_Written request_. Copy the items below word for word, omitting the pictures.

━━━━━ Dataset content

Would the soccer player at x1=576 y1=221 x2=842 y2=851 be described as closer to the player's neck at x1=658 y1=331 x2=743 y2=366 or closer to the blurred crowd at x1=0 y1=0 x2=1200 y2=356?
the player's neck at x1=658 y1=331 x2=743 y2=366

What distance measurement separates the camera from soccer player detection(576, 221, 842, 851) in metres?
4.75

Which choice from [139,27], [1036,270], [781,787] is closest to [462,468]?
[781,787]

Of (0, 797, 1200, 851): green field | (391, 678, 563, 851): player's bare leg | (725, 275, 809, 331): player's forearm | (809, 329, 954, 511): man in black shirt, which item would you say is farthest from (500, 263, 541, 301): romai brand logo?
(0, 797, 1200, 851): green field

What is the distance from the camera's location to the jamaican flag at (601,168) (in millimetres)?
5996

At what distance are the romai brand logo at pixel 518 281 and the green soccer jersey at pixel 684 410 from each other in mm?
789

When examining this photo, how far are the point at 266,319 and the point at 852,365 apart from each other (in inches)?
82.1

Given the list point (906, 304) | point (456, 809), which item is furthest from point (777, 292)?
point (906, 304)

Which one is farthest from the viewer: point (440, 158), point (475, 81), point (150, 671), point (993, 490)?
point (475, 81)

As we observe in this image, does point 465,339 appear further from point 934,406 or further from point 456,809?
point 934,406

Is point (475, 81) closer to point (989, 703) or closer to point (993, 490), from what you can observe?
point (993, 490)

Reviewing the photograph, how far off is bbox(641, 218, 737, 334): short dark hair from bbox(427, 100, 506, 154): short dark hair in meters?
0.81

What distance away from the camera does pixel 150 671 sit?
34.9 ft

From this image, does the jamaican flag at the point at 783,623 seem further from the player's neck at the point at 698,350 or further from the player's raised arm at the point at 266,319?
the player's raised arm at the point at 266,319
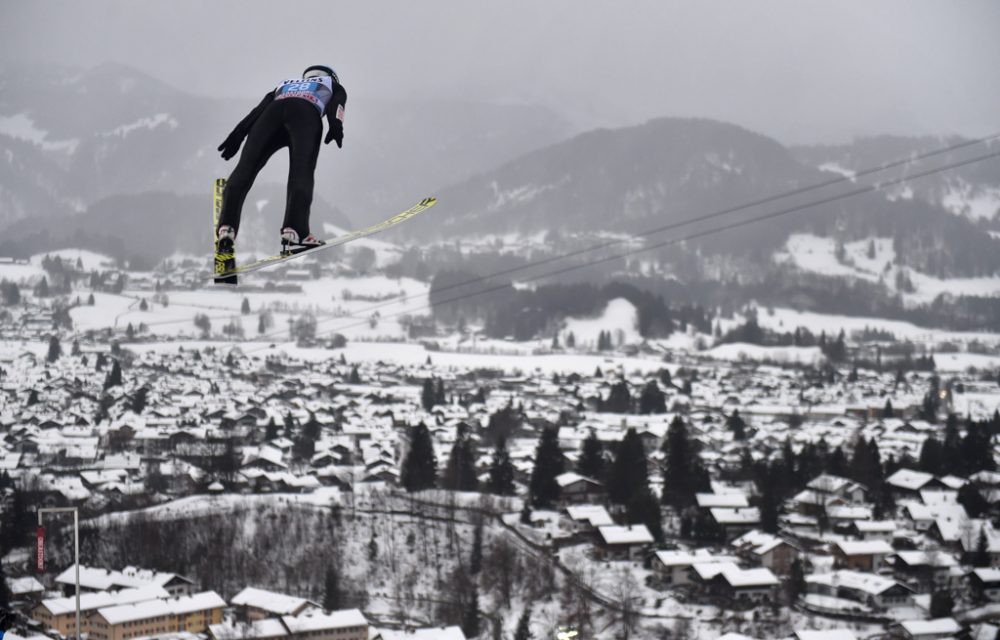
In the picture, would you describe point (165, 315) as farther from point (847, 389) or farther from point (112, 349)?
point (847, 389)

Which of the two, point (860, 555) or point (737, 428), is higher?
point (737, 428)

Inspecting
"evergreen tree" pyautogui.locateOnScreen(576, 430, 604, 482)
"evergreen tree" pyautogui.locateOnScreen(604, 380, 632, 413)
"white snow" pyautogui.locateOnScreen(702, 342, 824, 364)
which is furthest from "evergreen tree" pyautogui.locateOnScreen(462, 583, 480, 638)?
"white snow" pyautogui.locateOnScreen(702, 342, 824, 364)

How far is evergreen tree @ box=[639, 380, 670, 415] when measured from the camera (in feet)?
175

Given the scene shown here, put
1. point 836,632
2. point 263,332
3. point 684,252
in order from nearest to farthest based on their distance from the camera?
point 836,632 < point 263,332 < point 684,252

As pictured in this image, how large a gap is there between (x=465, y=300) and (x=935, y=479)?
70.6 m

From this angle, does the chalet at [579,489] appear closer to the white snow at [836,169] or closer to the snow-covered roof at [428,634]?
the snow-covered roof at [428,634]

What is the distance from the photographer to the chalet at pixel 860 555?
27562 mm

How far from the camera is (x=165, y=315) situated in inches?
3228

━━━━━━━━━━

_Written reply_.
Would the soccer player at x1=576 y1=221 x2=842 y2=851 be described as closer to the player's neck at x1=658 y1=331 x2=743 y2=366 or closer to the blurred crowd at x1=0 y1=0 x2=1200 y2=356?
the player's neck at x1=658 y1=331 x2=743 y2=366

What distance measurement separates the camera from soccer player detection(576, 221, 842, 851) in metres?
4.75

Which choice from [139,27], [1036,270], [781,787] is closest to [462,468]?
[781,787]

Of (0, 797, 1200, 851): green field | (391, 678, 563, 851): player's bare leg | (725, 275, 809, 331): player's forearm | (809, 329, 954, 511): man in black shirt, which item would you say is farthest from (500, 263, 541, 301): romai brand logo?
(0, 797, 1200, 851): green field

What is the distance from the camera's location to the jamaican flag at (601,168) (in millimetres)?
5996

At what distance are the romai brand logo at pixel 518 281 and the green soccer jersey at pixel 684 410 from each other in mm?
789

When examining this photo, how far are the point at 266,319 and the point at 852,365 apart from each other (in inches)?
82.1

Given the list point (906, 304) | point (456, 809), which item is furthest from point (777, 292)?
point (906, 304)

Which one is farthest from the viewer: point (440, 158), point (475, 81), point (150, 671), point (993, 490)?
point (475, 81)

As we observe in this image, does point 465,339 appear further from point 934,406 or further from point 456,809?
point 934,406

Is point (475, 81) closer to point (989, 703) or closer to point (993, 490), from what you can observe?
point (993, 490)

Reviewing the photograph, how far off is bbox(641, 218, 737, 334): short dark hair from bbox(427, 100, 506, 154): short dark hair in meters?
0.81

What distance away from the camera does pixel 150 671 sit?
34.9 ft

From this image, does the jamaican flag at the point at 783,623 seem further from the player's neck at the point at 698,350 or further from the player's raised arm at the point at 266,319?
the player's raised arm at the point at 266,319
In the picture, would you describe point (165, 315) as farther from point (847, 389) or farther from point (112, 349)?
point (847, 389)

Which of the two, point (860, 555) or point (737, 428), is higher?
point (737, 428)

Inspecting
"evergreen tree" pyautogui.locateOnScreen(576, 430, 604, 482)
"evergreen tree" pyautogui.locateOnScreen(604, 380, 632, 413)
"white snow" pyautogui.locateOnScreen(702, 342, 824, 364)
which is furthest from "evergreen tree" pyautogui.locateOnScreen(462, 583, 480, 638)?
"white snow" pyautogui.locateOnScreen(702, 342, 824, 364)

How far is evergreen tree @ box=[639, 380, 670, 415] when measured from the camera (in feet)?
175

Given the scene shown here, put
1. point 836,632
2. point 263,332
3. point 684,252
in order from nearest to farthest based on their distance from the camera?
point 836,632 < point 263,332 < point 684,252

As pictured in this image, how large a gap is there between (x=465, y=300) and (x=935, y=479)?
70.6 m

From this angle, does the chalet at [579,489] appear closer to the white snow at [836,169] or closer to the snow-covered roof at [428,634]?
the snow-covered roof at [428,634]

What is the distance from the photographer to the chalet at pixel 860 555?
27562 mm

How far from the camera is (x=165, y=315) situated in inches?
3228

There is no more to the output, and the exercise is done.